--- Provided records ---
##########

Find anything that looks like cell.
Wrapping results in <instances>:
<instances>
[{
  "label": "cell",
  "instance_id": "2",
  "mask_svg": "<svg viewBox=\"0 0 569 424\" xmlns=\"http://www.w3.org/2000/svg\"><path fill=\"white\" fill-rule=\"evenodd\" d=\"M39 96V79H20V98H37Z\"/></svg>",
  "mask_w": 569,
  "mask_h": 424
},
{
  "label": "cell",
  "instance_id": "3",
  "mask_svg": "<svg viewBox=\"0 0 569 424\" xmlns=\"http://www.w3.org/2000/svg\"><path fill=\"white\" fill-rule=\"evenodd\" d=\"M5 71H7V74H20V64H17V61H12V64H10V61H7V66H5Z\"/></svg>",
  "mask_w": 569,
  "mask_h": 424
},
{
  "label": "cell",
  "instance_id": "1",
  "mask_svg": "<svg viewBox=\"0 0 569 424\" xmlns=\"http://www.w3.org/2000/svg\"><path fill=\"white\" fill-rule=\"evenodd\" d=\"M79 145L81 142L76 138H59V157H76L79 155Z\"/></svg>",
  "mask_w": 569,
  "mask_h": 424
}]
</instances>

##########

--- Given request ---
How many lines of the data above contain the string "instances"? Give only the number.

--- Result for this exercise ---
3